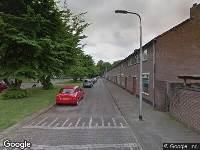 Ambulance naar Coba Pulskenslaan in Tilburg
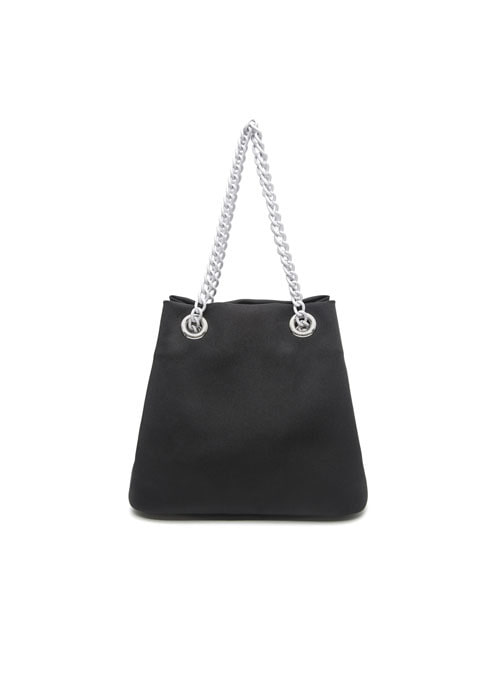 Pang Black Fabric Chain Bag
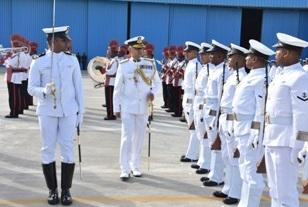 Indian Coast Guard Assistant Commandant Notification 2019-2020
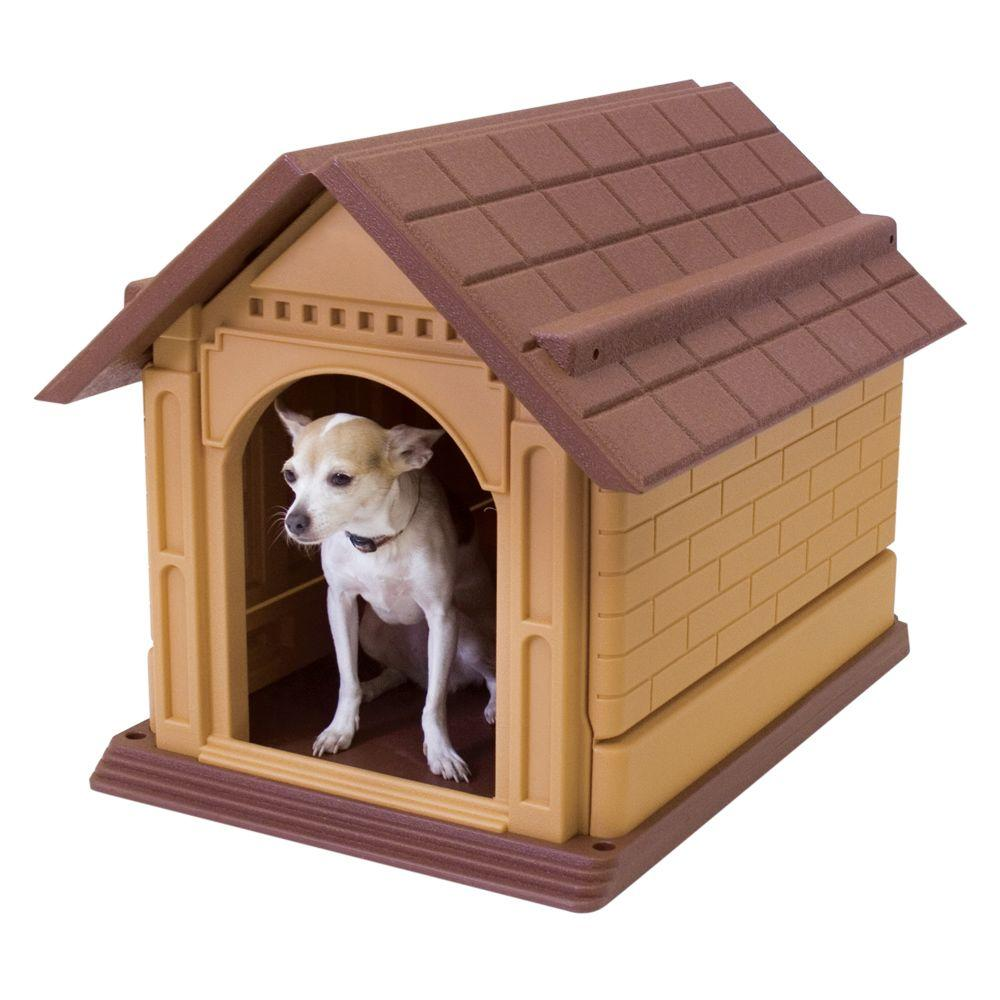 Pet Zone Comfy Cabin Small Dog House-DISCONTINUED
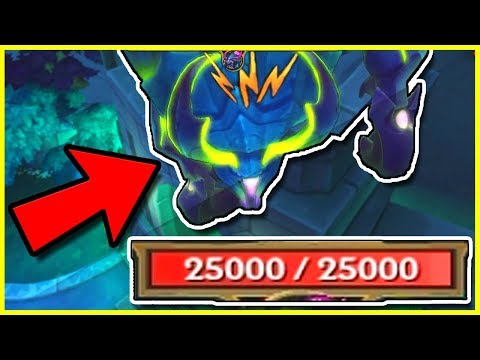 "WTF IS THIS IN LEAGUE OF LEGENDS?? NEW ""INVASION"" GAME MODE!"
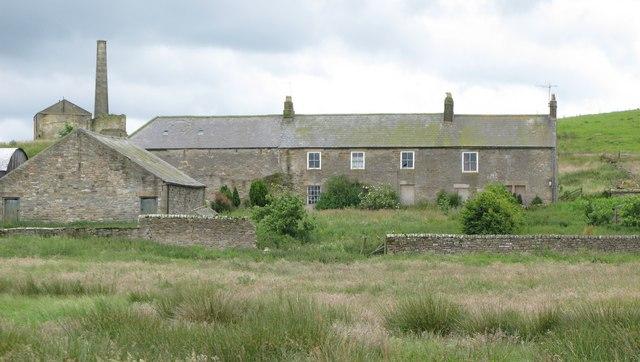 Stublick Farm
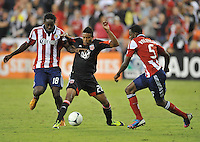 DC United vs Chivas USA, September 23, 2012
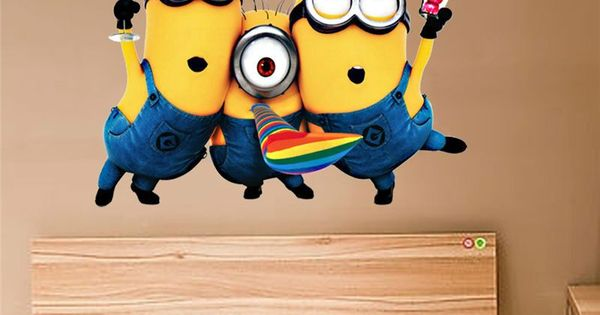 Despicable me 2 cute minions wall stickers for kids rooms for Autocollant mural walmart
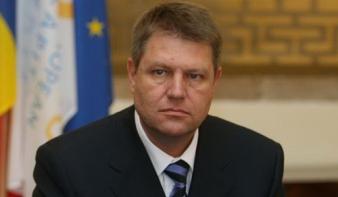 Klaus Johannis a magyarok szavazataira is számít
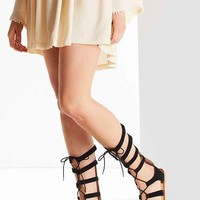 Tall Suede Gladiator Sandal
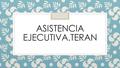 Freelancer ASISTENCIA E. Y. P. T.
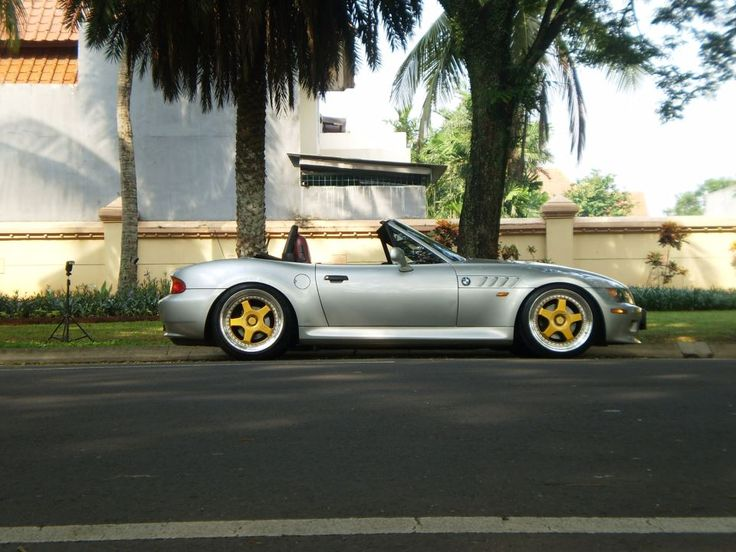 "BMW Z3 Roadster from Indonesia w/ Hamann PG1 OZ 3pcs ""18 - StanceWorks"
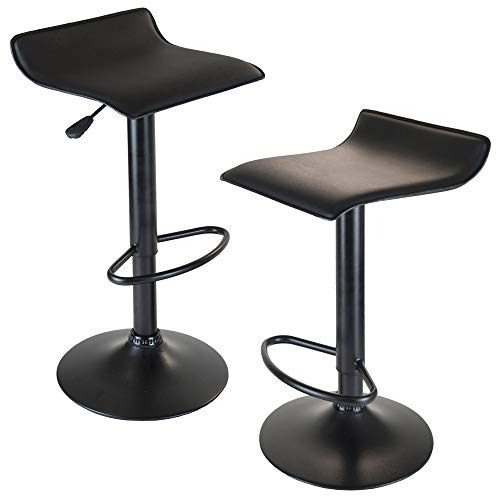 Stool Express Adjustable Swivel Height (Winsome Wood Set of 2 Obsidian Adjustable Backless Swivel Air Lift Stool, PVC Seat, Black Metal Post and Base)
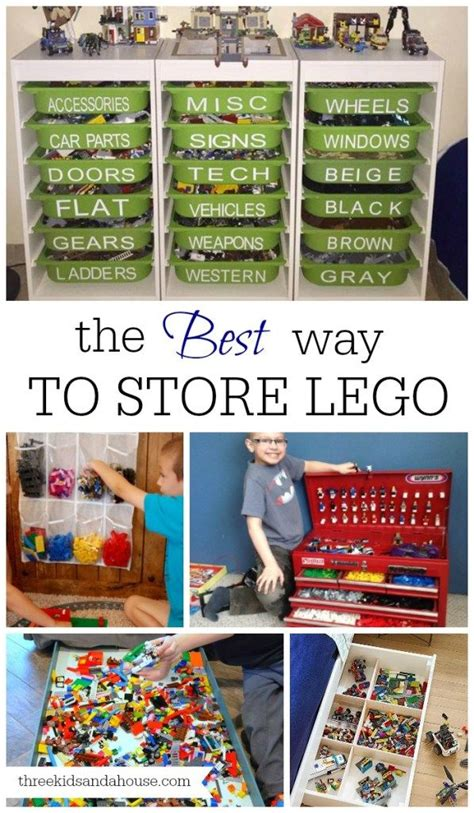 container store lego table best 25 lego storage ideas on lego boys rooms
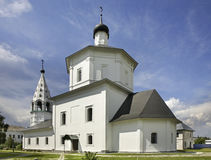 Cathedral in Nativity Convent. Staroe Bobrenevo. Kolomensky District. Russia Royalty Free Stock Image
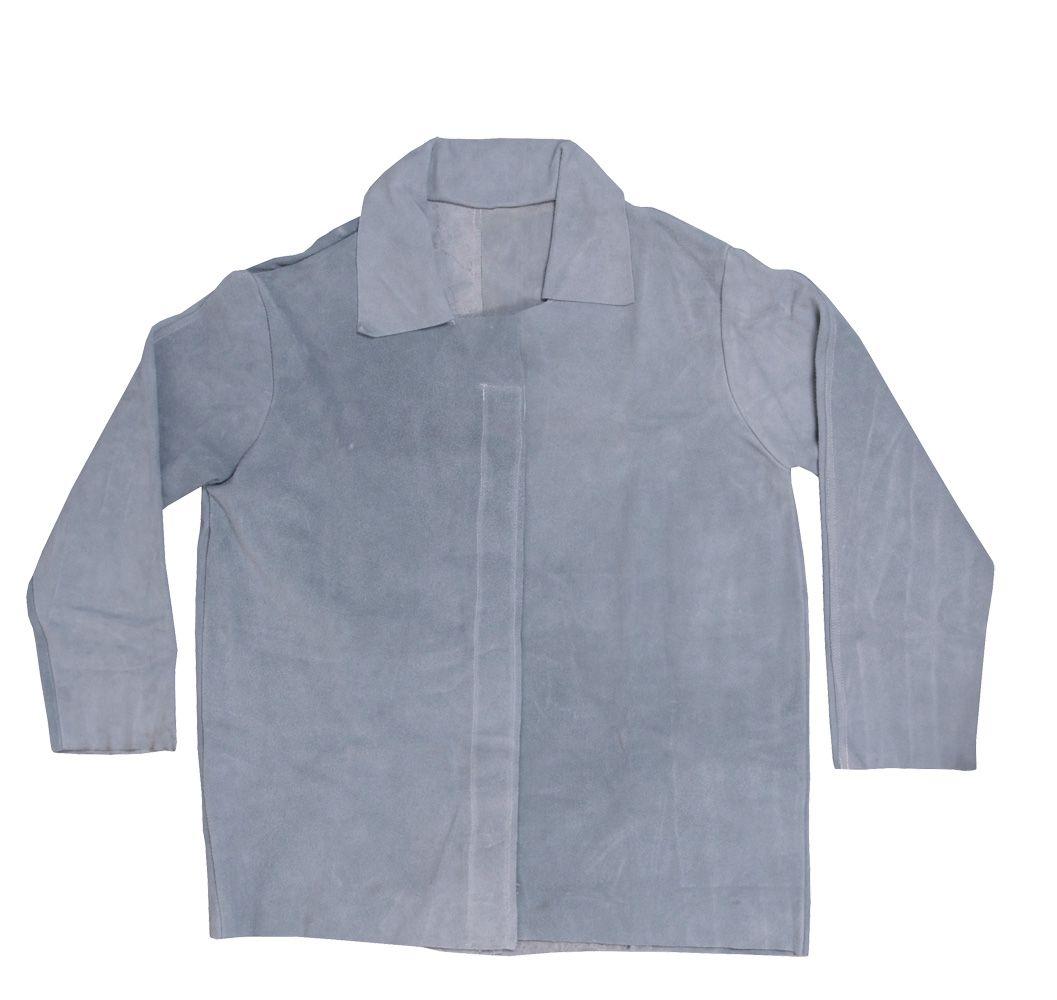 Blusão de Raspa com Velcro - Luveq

━━━━━━━━━━━━━━━━━━━━

§ **Exercise brief**
Please write out every entry exactly, but skip the pictures.

§ **Task output**
 Ambulance naar Coba Pulskenslaan in Tilburg
 Pang Black Fabric Chain Bag
 Indian Coast Guard Assistant Commandant Notification 2019-2020
 Pet Zone Comfy Cabin Small Dog House-DISCONTINUED
 "WTF IS THIS IN LEAGUE OF LEGENDS?? NEW ""INVASION"" GAME MODE!"
 Stublick Farm
 DC United vs Chivas USA, September 23, 2012
 Despicable me 2 cute minions wall stickers for kids rooms for Autocollant mural walmart
 Klaus Johannis a magyarok szavazataira is számít
 Tall Suede Gladiator Sandal
 Freelancer ASISTENCIA E. Y. P. T.
 "BMW Z3 Roadster from Indonesia w/ Hamann PG1 OZ 3pcs ""18 - StanceWorks"
 Stool Express Adjustable Swivel Height (Winsome Wood Set of 2 Obsidian Adjustable Backless Swivel Air Lift Stool, PVC Seat, Black Metal Post and Base)
 container store lego table best 25 lego storage ideas on lego boys rooms
 Cathedral in Nativity Convent. Staroe Bobrenevo. Kolomensky District. Russia Royalty Free Stock Image
 Blusão de Raspa com Velcro - Luveq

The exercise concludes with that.